No caso do trabalho, por exemplo, o desempregado está se lixando para propostas do tipo "vamos atrair empresas para nossa cidade" ou "vou transformar a cidade num canteiro de obras". Se o candidato tiver credibilidade e sinceridade nas palavras para dizer: "vou fazer tudo o que estiver ao meu alcance para que você possa ter um trabalho que lhe dê condições de sustentar sua família", ganhará o voto de milhares de pessoas que vivem esse tipo de angústia.

Nenhuma estratégia de marketing é eficaz para tornar um imbecil em um ser relevante para a sociedade. Sem credibilidade e compromisso não se vai a lugar algum. Por isso acredito que essas eleições serão marcadas pela vitória de políticos da velha guarda, que estão retornando à vida pública. Essa é a aposta do PDT em Campinas e região, por exemplo. São ex-prefeitos que ficaram marcados na História de suas cidades, que se conseguirem resgatar na memória afetiva dos eleitores o quanto eles eram felizes tempos atrás, se consagrarão nas urnas. Não vejo um cenário promissor para renovação de quadros políticos no momento, ainda mais sabendo que grande parte dos jovens que ingressam na política são filhos de políticos. O eleitor sabe que o Brasil é um avião enfrentando tempestades. Não vai confiar o manche a quem acabou de tirar o brevê.

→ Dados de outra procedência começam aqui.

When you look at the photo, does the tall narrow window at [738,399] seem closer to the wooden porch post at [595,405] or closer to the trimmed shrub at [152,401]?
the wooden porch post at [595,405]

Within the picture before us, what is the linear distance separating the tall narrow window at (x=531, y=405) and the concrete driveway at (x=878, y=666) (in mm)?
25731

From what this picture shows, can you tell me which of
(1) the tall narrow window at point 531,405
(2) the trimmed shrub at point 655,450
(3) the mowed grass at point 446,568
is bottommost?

O eleitor não quer promessa de um futuro melhor. Ele quer de volta algo bom que se perdeu. Nunca ocorreu uma movimentação tão significativa na base da pirâmide social, como a que aconteceu no governo Lula/Dilma. Trabalho com aumento da renda, oportunidade de ter a casa própria, financiamento a juros baixos para bens de consumo, centenas de projetos espalhados pelo país, integrados ao Programa de Aceleração do Crescimento. Todos os governadores e prefeitos, independente de estarem no governo ou na oposição, se beneficiaram das ações comandadas pelo Planalto. Essa memória está vivíssima na mente do povo.

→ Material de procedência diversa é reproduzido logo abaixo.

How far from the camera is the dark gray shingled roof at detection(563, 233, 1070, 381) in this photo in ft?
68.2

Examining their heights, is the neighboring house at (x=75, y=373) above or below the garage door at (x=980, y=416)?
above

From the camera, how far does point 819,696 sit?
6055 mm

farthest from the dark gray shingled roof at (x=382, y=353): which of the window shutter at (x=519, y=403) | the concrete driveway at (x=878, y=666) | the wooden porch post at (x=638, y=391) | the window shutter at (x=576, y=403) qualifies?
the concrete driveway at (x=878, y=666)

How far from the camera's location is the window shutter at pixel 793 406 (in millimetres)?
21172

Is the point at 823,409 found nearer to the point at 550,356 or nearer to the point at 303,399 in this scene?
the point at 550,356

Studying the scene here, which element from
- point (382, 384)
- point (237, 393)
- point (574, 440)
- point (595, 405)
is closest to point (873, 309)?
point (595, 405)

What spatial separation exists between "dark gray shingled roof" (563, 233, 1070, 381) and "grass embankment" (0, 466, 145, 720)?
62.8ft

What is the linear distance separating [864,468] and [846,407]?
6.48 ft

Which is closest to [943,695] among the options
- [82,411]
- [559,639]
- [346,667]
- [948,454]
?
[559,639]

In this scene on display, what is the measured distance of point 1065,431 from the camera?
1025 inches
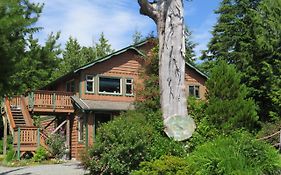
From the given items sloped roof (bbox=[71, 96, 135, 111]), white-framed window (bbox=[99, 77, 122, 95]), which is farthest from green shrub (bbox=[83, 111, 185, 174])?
white-framed window (bbox=[99, 77, 122, 95])

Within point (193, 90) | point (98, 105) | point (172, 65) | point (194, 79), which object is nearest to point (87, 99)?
point (98, 105)

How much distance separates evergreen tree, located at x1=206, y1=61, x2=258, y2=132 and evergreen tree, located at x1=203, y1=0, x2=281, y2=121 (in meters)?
10.3

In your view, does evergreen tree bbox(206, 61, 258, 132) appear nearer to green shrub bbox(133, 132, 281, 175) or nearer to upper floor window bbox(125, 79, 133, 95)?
green shrub bbox(133, 132, 281, 175)

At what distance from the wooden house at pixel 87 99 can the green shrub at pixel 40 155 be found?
1156 mm

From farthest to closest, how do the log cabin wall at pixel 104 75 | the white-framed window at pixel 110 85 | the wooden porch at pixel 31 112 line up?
the white-framed window at pixel 110 85, the log cabin wall at pixel 104 75, the wooden porch at pixel 31 112

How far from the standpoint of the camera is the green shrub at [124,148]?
11.7 meters

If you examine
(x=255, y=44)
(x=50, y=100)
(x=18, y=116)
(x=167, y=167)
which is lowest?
(x=167, y=167)

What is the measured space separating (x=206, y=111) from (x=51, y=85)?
61.8 feet

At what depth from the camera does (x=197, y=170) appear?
31.7 ft

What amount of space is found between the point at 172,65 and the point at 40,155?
14.5 meters

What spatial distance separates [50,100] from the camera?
29.6 metres

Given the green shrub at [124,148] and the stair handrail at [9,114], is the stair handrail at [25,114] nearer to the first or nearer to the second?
the stair handrail at [9,114]

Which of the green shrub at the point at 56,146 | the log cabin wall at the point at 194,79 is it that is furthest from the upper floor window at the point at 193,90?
the green shrub at the point at 56,146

Por isso retorno ao parágrafo que deu origem a estas considerações. O Partido dos Trabalhadores está mais vivo do que nunca. E só não incluo o PDT no mesmo patamar, porque a legenda de Leonel Brizola ainda tem a vantagem de passar incólume no meio de toda a roubalheira que alcançou não apenas o PT, mas também o PMDB, o PSDB, entre outros.

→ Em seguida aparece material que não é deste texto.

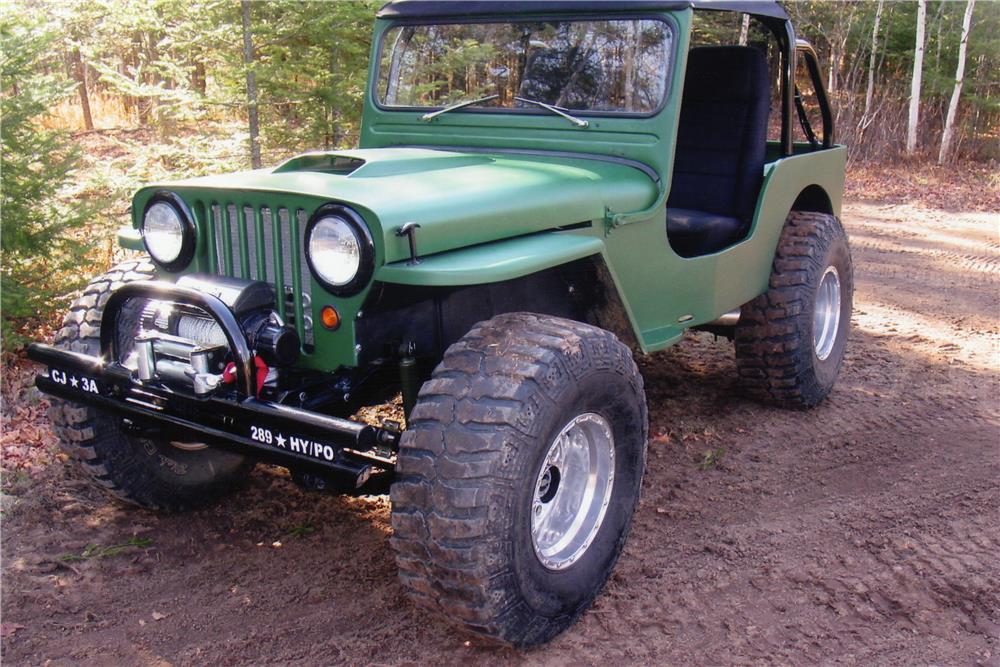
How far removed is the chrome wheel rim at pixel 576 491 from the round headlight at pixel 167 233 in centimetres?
148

A ferramenta mais poderosa de marketing vem da experimentação. Se há cinco anos o brasileiro era mais feliz, nenhuma campanha golpista é capaz de apagar isso da memória coletiva. Em Campinas, o prefeito Dr. Hélio, cassado também por um golpe parlamentar, derrotaria o atual prefeito ainda no primeiro turno. Tudo por conta dos códigos emocionais que semeou na sociedade, sobretudo entre os mais pobres. Cada realização administrativa é percebida pelo indivíduo como um esforço para a transformação de sua vida. Já o atual prefeito da cidade, Jonas Donizette, investiu dinheiro na maquiagem da região central, escondendo fios e recapeando avenidas. Os mendigos que se juntam aos usuários de craque, e que dormem sob as marquises, adoraram.